*Extract to read*
=-=-=

Build a Battery-Powered 7-Segment Clock with ESP32

Ever glance at a wall clock and think, “I could make that myself and toss in a splash of color”? With cheap LED segments and a tiny ESP32, that thought can become a real, ticking piece of art you can take anywhere. In this guide I’ll walk you through every step – from picking the right parts to wiring the display and getting the code to run on battery. By the end you’ll have a portable 7‑segment clock that you can stick on a bike, a shelf, or even a backpack.

Why a Battery‑Powered Segment Clock?

Most hobbyist clocks I see on forums are plugged into the wall, which limits where you can put them. A battery‑run version lets you place the clock wherever you need a quick glance at the time – no cords, no outlets. Plus, the ESP32’s low‑power sleep modes keep the draw down to a few milliamps, so a small Li‑Po pack can keep it alive for weeks.

Parts List

Item	Why it matters
ESP32‑DevKitC (or any ESP32 board)	Handles Wi‑Fi time sync and drives the segments
4‑digit common‑anode 7‑segment module (with decimal points)	Gives you the classic “digital clock” look
2 × 220 Ω resistors (per segment)	Limits current to protect the LEDs
1 × 10 kΩ pull‑up resistor	Keeps the ESP32’s reset line stable
1 × Li‑Po 3.7 V 500 mAh battery + JST connector	Powers the whole thing
TP4056 charging board (optional)	Lets you recharge the battery without taking it apart
Breadboard or perfboard, jumper wires	For prototyping and final build
Small enclosure (plastic project box)	Keeps everything tidy and portable

All of these parts are under $20 on most hobby sites, so the whole project stays budget‑friendly.

Understanding the Basics

7‑Segment Display

A 7‑segment display is just a set of seven tiny LEDs arranged in the shape of the number 8. Each segment lights up individually, and by turning the right combination on you can show any digit 0‑9. The “common‑anode” type shares a positive voltage on a common pin; you pull each segment low (to ground) to light it.

ESP32 and Wi‑Fi Time

The ESP32 has built‑in Wi‑Fi, so we can ask an NTP server for the current UTC time, then apply our local offset. This means the clock stays accurate without a real‑time‑clock (RTC) chip. The ESP32 also supports deep‑sleep, which we’ll use to save power between minute updates.

Wiring the Display

Connect the common anode of the display to the 3.3 V rail of the ESP32.
Add a 220 Ω resistor in series with each of the seven segment pins (A‑G) and the two decimal points. This keeps the LED current around 10 mA, safe for both the display and the ESP32’s GPIO pins.
Wire each segment pin to a separate GPIO on the ESP32. I used pins 15, 2, 4, 16, 17, 5, 18 for A‑G and pins 19, 21 for the two dots.

=-=-=

*Data*

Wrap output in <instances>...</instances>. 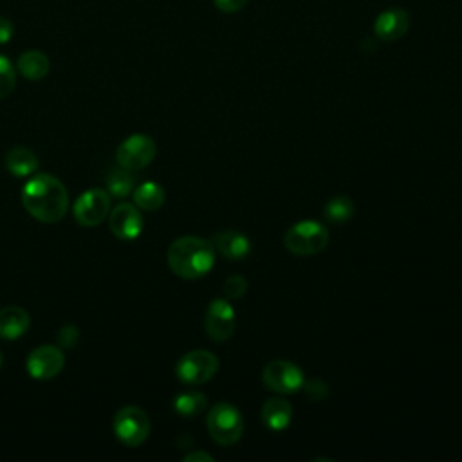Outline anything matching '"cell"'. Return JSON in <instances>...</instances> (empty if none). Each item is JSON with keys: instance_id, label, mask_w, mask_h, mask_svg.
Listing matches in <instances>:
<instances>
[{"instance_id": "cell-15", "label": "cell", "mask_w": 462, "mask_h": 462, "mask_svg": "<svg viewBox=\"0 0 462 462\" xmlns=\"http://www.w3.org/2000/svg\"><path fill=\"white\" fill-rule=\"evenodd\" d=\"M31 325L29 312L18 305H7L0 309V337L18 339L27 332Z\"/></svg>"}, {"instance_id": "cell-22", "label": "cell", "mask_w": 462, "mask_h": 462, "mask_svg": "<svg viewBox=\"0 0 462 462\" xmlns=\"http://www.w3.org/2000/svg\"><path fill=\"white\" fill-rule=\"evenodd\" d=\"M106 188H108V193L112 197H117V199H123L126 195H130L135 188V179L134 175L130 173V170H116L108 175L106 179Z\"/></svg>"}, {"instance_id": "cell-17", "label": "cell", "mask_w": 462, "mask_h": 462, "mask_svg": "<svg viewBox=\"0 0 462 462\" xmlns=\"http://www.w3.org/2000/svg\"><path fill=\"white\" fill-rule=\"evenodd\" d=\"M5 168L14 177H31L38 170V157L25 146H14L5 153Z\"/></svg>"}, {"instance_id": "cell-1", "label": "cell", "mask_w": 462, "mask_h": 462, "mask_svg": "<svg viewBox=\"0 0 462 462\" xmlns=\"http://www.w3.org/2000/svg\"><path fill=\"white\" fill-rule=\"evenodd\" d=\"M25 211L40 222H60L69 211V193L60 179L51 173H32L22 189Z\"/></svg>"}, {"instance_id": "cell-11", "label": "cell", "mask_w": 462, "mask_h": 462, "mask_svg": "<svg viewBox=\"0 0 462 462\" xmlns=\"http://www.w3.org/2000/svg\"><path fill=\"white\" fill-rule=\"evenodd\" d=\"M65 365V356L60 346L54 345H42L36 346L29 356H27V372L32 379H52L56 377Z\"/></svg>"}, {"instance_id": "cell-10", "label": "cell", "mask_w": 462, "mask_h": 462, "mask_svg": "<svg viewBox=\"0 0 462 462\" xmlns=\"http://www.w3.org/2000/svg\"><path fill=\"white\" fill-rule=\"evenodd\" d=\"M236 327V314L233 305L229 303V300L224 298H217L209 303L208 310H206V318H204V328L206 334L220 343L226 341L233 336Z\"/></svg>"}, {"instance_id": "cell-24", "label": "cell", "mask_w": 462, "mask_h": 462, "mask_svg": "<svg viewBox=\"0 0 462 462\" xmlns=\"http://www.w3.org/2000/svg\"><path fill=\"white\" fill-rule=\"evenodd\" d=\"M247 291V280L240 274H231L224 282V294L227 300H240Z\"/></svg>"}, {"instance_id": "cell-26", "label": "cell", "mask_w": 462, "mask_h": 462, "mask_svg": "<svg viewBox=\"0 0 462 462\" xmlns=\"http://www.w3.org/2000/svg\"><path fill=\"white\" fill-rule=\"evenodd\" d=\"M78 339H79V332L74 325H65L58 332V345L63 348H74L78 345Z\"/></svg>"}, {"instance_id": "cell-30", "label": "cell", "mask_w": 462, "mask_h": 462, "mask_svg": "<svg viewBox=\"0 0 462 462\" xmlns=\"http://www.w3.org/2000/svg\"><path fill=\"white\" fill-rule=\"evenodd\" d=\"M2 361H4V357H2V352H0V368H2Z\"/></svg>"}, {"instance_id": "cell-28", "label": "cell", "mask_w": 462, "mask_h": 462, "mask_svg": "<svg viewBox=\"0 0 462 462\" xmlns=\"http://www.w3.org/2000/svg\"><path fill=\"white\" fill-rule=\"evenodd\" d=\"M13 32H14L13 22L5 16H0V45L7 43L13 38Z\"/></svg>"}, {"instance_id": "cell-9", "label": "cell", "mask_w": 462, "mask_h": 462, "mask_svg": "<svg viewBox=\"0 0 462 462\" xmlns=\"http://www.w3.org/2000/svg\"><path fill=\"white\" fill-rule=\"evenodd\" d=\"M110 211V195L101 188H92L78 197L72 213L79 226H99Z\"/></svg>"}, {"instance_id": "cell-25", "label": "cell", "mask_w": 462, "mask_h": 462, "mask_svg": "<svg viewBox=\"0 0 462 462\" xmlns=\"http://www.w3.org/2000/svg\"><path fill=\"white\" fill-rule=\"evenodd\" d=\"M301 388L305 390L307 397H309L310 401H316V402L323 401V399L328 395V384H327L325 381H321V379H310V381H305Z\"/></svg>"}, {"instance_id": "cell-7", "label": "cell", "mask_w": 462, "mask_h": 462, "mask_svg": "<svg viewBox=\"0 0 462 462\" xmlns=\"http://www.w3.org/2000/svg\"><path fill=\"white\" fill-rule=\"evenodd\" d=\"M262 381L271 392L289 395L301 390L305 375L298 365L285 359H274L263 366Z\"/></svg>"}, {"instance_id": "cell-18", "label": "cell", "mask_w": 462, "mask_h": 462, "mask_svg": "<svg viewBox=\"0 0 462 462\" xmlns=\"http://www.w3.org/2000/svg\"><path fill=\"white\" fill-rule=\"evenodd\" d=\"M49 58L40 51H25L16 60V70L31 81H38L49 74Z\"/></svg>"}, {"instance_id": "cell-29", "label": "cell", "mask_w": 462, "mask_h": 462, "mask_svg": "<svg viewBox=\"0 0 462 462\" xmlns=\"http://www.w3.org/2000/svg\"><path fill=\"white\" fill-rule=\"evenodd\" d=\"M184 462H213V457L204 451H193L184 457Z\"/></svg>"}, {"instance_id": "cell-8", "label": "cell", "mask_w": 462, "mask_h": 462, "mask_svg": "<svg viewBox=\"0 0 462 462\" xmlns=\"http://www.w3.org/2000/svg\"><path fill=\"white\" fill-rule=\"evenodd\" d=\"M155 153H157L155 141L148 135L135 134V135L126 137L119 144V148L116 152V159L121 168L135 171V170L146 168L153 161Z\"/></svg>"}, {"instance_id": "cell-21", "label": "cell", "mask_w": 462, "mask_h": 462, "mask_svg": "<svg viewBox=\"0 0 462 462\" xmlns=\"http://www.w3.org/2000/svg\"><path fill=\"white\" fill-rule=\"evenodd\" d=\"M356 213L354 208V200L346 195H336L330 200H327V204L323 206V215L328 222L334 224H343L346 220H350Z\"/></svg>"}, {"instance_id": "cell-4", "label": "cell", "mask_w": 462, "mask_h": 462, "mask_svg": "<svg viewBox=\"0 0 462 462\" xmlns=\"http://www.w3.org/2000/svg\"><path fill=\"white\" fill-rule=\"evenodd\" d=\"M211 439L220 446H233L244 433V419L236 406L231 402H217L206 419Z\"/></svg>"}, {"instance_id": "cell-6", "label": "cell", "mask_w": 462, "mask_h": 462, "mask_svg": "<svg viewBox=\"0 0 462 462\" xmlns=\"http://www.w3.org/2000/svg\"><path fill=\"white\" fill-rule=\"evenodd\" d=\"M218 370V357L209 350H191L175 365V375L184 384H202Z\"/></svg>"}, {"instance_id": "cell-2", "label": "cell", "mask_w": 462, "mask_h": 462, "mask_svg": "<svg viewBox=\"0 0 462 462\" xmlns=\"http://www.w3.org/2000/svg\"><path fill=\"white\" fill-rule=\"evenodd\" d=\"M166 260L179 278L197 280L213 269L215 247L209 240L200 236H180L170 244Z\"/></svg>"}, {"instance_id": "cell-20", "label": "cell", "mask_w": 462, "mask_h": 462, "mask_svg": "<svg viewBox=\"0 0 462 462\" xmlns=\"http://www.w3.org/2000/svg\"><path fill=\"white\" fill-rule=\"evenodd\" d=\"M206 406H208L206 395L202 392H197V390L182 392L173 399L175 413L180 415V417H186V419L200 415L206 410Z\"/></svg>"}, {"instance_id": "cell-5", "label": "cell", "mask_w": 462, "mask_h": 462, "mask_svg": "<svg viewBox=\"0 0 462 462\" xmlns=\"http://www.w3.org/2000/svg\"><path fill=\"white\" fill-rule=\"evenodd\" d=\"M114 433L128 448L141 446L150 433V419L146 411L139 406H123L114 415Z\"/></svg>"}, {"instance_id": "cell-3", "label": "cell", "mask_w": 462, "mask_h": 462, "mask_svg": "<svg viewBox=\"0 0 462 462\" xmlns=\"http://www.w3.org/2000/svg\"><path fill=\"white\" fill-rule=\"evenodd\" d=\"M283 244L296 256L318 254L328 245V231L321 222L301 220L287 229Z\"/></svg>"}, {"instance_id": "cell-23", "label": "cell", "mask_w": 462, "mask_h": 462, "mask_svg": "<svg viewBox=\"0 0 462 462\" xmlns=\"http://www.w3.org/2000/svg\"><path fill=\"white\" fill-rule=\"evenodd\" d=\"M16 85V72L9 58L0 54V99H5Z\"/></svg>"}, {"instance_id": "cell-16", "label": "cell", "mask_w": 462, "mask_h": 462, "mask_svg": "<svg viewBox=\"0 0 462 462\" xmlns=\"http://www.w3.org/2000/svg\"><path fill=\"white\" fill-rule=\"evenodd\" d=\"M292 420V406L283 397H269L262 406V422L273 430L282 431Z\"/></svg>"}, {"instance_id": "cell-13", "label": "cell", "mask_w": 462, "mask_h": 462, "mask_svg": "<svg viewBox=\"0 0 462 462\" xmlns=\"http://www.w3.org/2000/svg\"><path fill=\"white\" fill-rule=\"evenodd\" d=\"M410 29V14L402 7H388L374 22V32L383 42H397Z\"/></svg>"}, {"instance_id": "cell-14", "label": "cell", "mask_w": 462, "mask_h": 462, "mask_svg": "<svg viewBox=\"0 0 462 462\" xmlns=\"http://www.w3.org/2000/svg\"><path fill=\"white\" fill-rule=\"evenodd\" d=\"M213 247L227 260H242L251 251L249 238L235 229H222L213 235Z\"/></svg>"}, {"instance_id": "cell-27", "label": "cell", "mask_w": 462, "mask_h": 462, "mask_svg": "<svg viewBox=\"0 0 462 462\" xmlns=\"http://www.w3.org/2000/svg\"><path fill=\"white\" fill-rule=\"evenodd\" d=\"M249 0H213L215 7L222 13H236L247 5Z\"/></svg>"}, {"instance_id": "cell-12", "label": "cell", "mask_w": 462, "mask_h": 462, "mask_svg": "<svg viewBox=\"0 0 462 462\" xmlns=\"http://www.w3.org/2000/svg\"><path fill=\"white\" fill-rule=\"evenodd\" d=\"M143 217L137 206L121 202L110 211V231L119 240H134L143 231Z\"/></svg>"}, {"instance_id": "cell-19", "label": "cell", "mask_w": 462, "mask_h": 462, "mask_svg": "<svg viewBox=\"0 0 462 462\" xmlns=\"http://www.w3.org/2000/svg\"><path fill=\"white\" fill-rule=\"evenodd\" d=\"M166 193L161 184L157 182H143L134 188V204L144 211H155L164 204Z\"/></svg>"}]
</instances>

=-=-=

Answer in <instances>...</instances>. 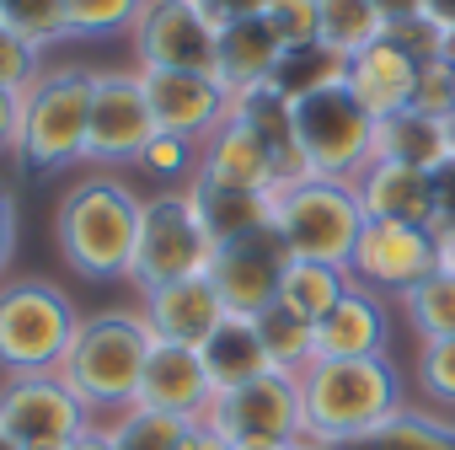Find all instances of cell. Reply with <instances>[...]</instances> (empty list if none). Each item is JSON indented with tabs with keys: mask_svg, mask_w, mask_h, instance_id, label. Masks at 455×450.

=-=-=

*To be done*
(a) Rewrite the ESP32 clock guide starting at "Ever glance at" and ending at "even a backpack.", with "backpack" swapped for "jacket".
(b) Carry the ESP32 clock guide forward from its last sentence.

*Responses in order*
(a)
Ever glance at a wall clock and think, “I could make that myself and toss in a splash of color”? With cheap LED segments and a tiny ESP32, that thought can become a real, ticking piece of art you can take anywhere. In this guide I’ll walk you through every step – from picking the right parts to wiring the display and getting the code to run on battery. By the end you’ll have a portable 7‑segment clock that you can stick on a bike, a shelf, or even a jacket.

(b)
Connect the digit control pins (common pins for each of the four digits) to four more GPIOs (e.g., 22, 23, 25, 26). We’ll multiplex the digits, lighting one at a time fast enough that the eye sees all four.

A quick schematic looks like this (text version):

3.3V ----> Common Anode
GPIO15 --220Ω---> Segment A
GPIO2  --220Ω---> Segment B
...
GPIO18 --220Ω---> Segment G
GPIO19 --220Ω---> Decimal Point 1
GPIO21 --220Ω---> Decimal Point 2

GPIO22 --> Digit 1 (common cathode)
GPIO23 --> Digit 2
GPIO25 --> Digit 3
GPIO26 --> Digit 4

If you’re moving to a perfboard, keep the traces short and tidy – the ESP32’s pins are fragile.

Power Management

The ESP32 runs at 3.3 V, same as our display, so a single Li‑Po cell is perfect. Connect the battery’s + to the ESP32’s 3.3 V pin (or better, use the board’s VIN if it has a regulator). The TP4056 board sits between the battery and the ESP32, handling safe charging via USB. Remember to add a 10 kΩ pull‑up on the EN pin of the ESP32 if you use the TP4056’s “power‑good” output.

Coding the Clock

Below is a stripped‑down sketch that does the heavy lifting. It pulls the time from an NTP server, formats it, and multiplexes the display. Feel free to copy it into the Arduino IDE.

#include <WiFi.h>
#include <NTPClient.h>
#include <WiFiUdp.h>

// Wi‑Fi credentials
const char* ssid = "YOUR_SSID";
const char* password = "YOUR_PASS";

// NTP setup
WiFiUDP udp;
NTPClient timeClient(udp, "pool.ntp.org", 0, 60000); // 0 offset, update every minute

// Segment pins (A‑G, DP)
const int segPins[9] = {15,2,4,16,17,5,18,19,21};
// Digit control pins
const int digPins[4] = {22,23,25,26};

// Digit patterns for 0‑9 (common‑anode, 1 = off, 0 = on)
const byte digitMap[10] = {
  0b11000000, // 0
  0b11111001, // 1
  0b10100100, // 2
  0b10110000, // 3
  0b10011001, // 4
  0b10010010, // 5
  0b10000010, // 6
  0b11111000, // 7
  0b10000000, // 8
  0b10010000  // 9
};

void setup() {
  // Init pins
  for (int i = 0; i < 9; i++) pinMode(segPins[i], OUTPUT);
  for (int i = 0; i < 4; i++) pinMode(digPins[i], OUTPUT);
  // Turn all digits off
  for (int i = 0; i < 4; i++) digitalWrite(digPins[i], HIGH);

  WiFi.begin(ssid, password);
  while (WiFi.status() != WL_CONNECTED) delay(500);
  timeClient.begin();
  timeClient.setTimeOffset(-5 * 3600); // Example: EST (UTC‑5)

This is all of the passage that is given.